GOAL:
Edit the rows below so that "camera" becomes "observer" and nothing else changes. Leave the pictures out of your version.

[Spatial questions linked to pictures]
· · · · · · ·

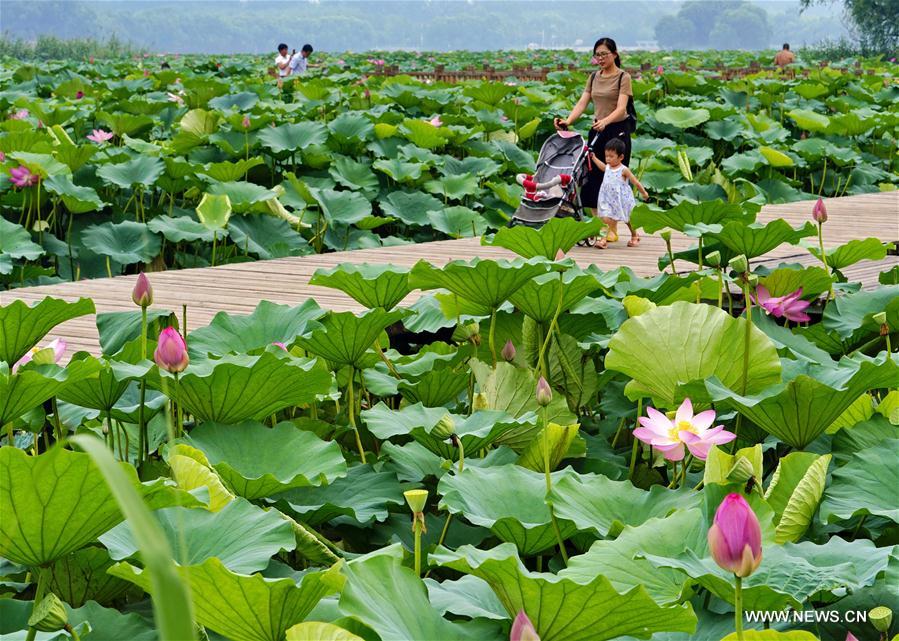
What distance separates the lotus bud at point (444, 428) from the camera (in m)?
1.49

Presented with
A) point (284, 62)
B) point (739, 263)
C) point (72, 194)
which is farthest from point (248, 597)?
point (284, 62)

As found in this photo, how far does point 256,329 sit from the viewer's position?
2.05 m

· · · · · · ·

THE SOLUTION:
What distance separates the lotus bud at point (444, 428) from the observer (in m)?
1.49

Presented with
A) point (284, 62)
B) point (739, 263)
C) point (72, 194)
which is farthest from point (248, 597)?
point (284, 62)

As found in this photo, how far does point 256,329 sit from the viewer's position?
2.05 m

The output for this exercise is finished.